* [Questions about scenes in images]
=-=-=

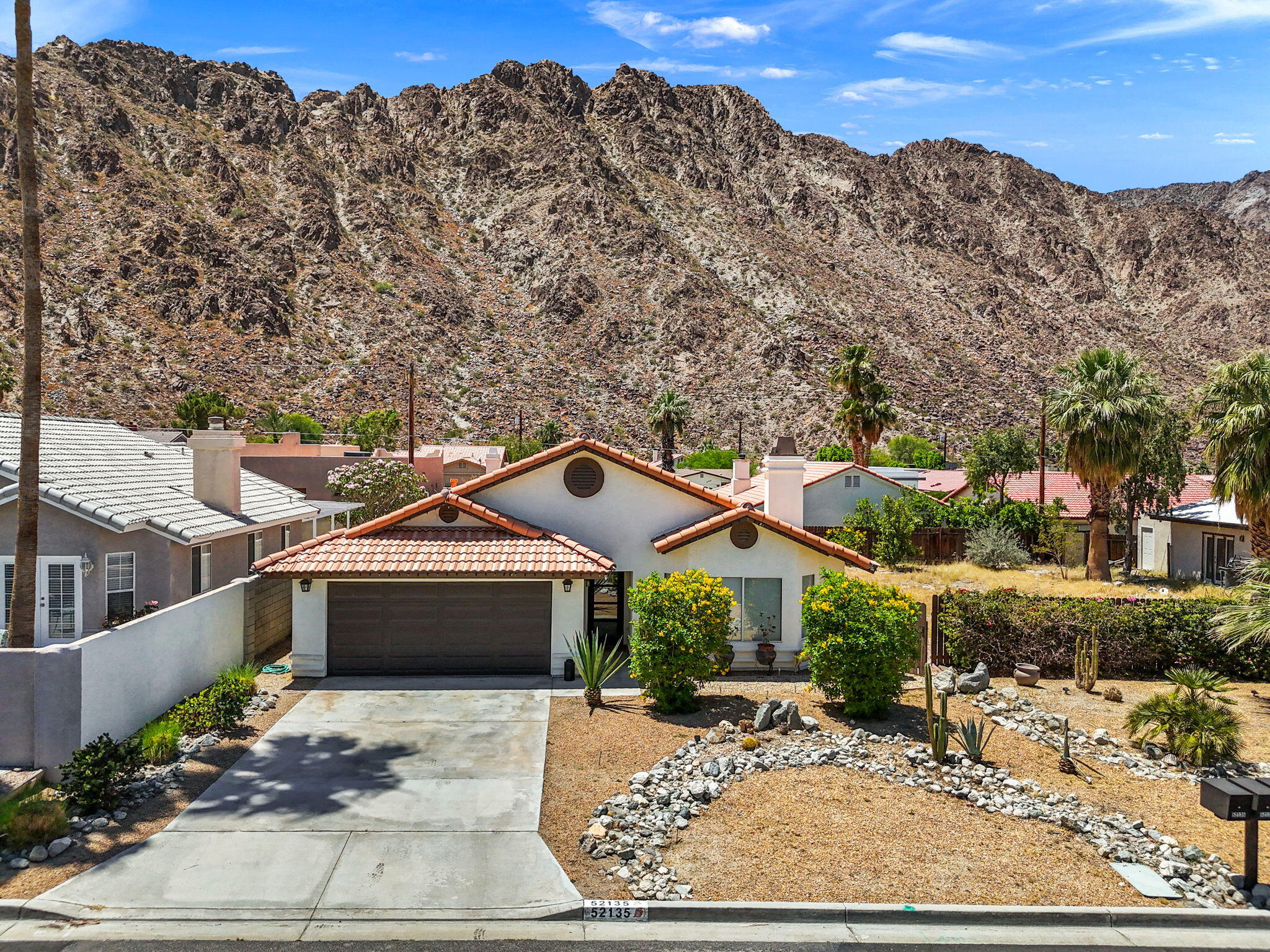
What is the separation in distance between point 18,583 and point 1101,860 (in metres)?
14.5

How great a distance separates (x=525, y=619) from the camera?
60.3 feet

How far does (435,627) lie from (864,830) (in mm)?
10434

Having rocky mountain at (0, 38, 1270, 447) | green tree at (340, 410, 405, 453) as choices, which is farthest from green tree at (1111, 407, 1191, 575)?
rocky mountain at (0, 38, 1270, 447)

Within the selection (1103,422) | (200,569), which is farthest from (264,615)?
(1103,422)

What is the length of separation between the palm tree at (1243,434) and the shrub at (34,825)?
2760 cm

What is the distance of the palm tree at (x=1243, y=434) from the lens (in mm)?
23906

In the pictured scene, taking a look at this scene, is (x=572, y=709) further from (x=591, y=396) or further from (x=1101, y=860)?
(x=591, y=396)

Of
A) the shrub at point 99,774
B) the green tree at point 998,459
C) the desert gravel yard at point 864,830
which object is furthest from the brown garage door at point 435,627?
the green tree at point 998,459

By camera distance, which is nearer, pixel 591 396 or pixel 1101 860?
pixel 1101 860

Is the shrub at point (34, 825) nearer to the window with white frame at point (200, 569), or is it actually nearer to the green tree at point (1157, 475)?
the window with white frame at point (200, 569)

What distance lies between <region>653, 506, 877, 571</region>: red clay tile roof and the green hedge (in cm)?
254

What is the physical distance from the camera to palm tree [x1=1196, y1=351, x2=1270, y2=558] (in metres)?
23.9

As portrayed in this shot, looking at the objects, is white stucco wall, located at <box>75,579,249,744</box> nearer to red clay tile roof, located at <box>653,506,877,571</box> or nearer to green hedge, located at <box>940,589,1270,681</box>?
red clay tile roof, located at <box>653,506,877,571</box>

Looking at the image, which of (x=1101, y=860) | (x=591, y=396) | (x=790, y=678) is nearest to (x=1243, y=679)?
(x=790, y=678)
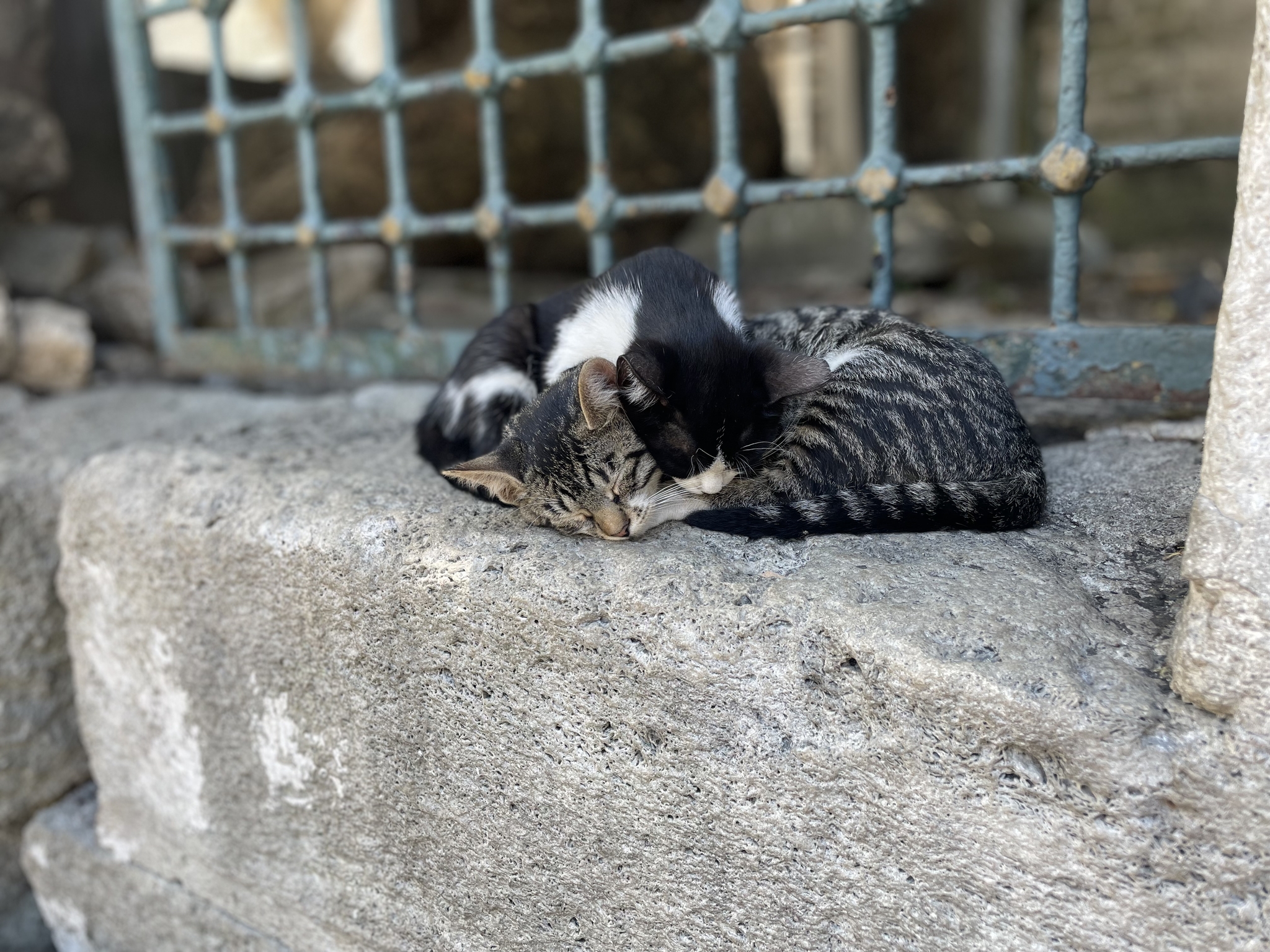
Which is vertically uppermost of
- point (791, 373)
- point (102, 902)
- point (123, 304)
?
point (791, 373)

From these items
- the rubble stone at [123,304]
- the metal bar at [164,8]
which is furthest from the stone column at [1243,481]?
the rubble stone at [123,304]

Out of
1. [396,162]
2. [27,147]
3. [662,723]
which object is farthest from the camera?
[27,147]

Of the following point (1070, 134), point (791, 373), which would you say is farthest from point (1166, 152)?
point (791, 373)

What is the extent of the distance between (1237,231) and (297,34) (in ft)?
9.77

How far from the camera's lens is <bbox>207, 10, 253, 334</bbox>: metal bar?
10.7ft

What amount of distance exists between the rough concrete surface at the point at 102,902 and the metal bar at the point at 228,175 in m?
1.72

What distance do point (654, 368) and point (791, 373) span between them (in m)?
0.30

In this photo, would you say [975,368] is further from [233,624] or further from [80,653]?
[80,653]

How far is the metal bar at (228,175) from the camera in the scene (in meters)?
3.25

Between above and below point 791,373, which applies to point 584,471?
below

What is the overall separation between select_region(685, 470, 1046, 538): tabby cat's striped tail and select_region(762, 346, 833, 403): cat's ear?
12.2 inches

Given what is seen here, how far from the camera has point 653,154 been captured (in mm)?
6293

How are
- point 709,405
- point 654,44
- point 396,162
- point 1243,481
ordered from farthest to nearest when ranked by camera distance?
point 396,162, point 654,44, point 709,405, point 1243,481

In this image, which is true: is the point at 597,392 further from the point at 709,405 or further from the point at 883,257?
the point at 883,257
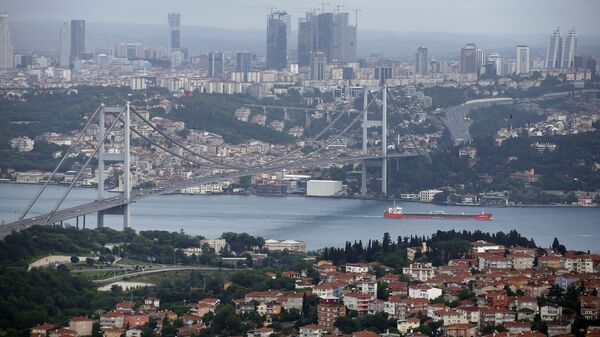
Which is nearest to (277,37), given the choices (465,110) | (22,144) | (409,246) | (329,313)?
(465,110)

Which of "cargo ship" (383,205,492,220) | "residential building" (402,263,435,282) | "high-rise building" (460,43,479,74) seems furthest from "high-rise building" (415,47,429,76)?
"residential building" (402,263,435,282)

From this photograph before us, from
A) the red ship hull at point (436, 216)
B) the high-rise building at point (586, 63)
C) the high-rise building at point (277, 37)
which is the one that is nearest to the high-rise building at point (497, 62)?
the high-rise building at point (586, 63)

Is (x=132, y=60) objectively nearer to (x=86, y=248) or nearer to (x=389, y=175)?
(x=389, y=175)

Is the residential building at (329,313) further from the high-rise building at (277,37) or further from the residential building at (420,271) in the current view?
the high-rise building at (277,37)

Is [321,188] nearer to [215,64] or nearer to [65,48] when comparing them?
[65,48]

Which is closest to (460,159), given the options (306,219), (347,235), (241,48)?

=-=-=

* [To do] Without the pictures, transcribe the listing above exactly.

* [Output for this exercise]
What is the separation in distance between point 18,583 and point 1101,860 (in metres)?
14.5

How great a distance separates (x=525, y=619) from the camera?
60.3 feet

How far does (435,627) lie from (864,830) (in mm)?
10434

Having rocky mountain at (0, 38, 1270, 447) | green tree at (340, 410, 405, 453) as choices, which is farthest from green tree at (1111, 407, 1191, 575)?
rocky mountain at (0, 38, 1270, 447)

Within the selection (1103,422) | (200,569), which is farthest from (264,615)?
(1103,422)

What is the length of separation between the palm tree at (1243,434) and the shrub at (34,825)?
2760 cm

What is the distance of the palm tree at (x=1243, y=434) from the lens (in mm)?
23906

In the pictured scene, taking a look at this scene, is (x=572, y=709) further from (x=591, y=396) or further from (x=1101, y=860)?
(x=591, y=396)

Of
A) the shrub at point 99,774
B) the green tree at point 998,459
C) the desert gravel yard at point 864,830
which object is furthest from the brown garage door at point 435,627?
the green tree at point 998,459

By camera distance, which is nearer, pixel 591 396 or pixel 1101 860?
pixel 1101 860

Is the shrub at point (34, 825) nearer to the window with white frame at point (200, 569), or is it actually nearer to the green tree at point (1157, 475)?
the window with white frame at point (200, 569)

What distance lies between <region>653, 506, 877, 571</region>: red clay tile roof and the green hedge (in cm)?
254

What is the physical distance from the camera to palm tree [x1=1196, y1=351, x2=1270, y2=558] (in metres)?
23.9

As portrayed in this shot, looking at the objects, is white stucco wall, located at <box>75,579,249,744</box> nearer to red clay tile roof, located at <box>653,506,877,571</box> or nearer to green hedge, located at <box>940,589,1270,681</box>?
red clay tile roof, located at <box>653,506,877,571</box>

Looking at the image, which of (x=1101, y=860) | (x=591, y=396) | (x=790, y=678) is nearest to (x=1243, y=679)?
(x=790, y=678)
Which is vertically uppermost of
- point (791, 373)
- point (102, 902)
- point (123, 304)
?
point (791, 373)

From these items
- the rubble stone at [123,304]
- the metal bar at [164,8]
which is furthest from the stone column at [1243,481]?
the rubble stone at [123,304]

Out of
1. [396,162]
2. [27,147]
3. [662,723]
which object is farthest from the camera?
[27,147]

Of the following point (1070, 134), point (791, 373), which would you say is farthest from point (1166, 152)?
point (791, 373)

What is the extent of the distance between (1237,231) and (297,34) (in ft)?
9.77

How far from the camera's lens is <bbox>207, 10, 253, 334</bbox>: metal bar?
10.7ft

What amount of distance exists between the rough concrete surface at the point at 102,902 and the metal bar at the point at 228,175 in m?
1.72

What distance do point (654, 368) and point (791, 373) span between them (in m)?
0.30

In this photo, would you say [975,368] is further from [233,624] or further from [80,653]?
[80,653]

How far is the metal bar at (228,175) from the camera in the scene (in meters)?
3.25

Between above and below point 791,373, which applies to point 584,471?
below

What is the overall separation between select_region(685, 470, 1046, 538): tabby cat's striped tail and select_region(762, 346, 833, 403): cat's ear?
12.2 inches

Given what is seen here, how far from the camera has point 653,154 been captured (in mm)?
6293

How are
- point 709,405
- point 654,44
- point 396,162
- point 1243,481
ordered from farthest to nearest when ranked by camera distance?
point 396,162, point 654,44, point 709,405, point 1243,481

In this image, which is true: is the point at 597,392 further from the point at 709,405 or further from the point at 883,257?
the point at 883,257
Which is nearest to (277,37), given the choices (465,110) | (22,144) | (409,246) | (329,313)?
(465,110)

Which of "cargo ship" (383,205,492,220) | "residential building" (402,263,435,282) | "high-rise building" (460,43,479,74) seems furthest from "high-rise building" (415,47,429,76)?
"residential building" (402,263,435,282)

From this photograph before us, from
A) the red ship hull at point (436, 216)
B) the high-rise building at point (586, 63)
C) the high-rise building at point (277, 37)
which is the one that is nearest to the high-rise building at point (497, 62)?
the high-rise building at point (586, 63)

Is (x=132, y=60) objectively nearer to (x=86, y=248) or nearer to (x=389, y=175)?
(x=389, y=175)

Is the residential building at (329,313) further from the high-rise building at (277,37) or further from the residential building at (420,271) in the current view?
the high-rise building at (277,37)

Is [321,188] nearer to [215,64] or nearer to [65,48] when comparing them?
[65,48]

Which is closest to (460,159), given the options (306,219), (347,235), (241,48)?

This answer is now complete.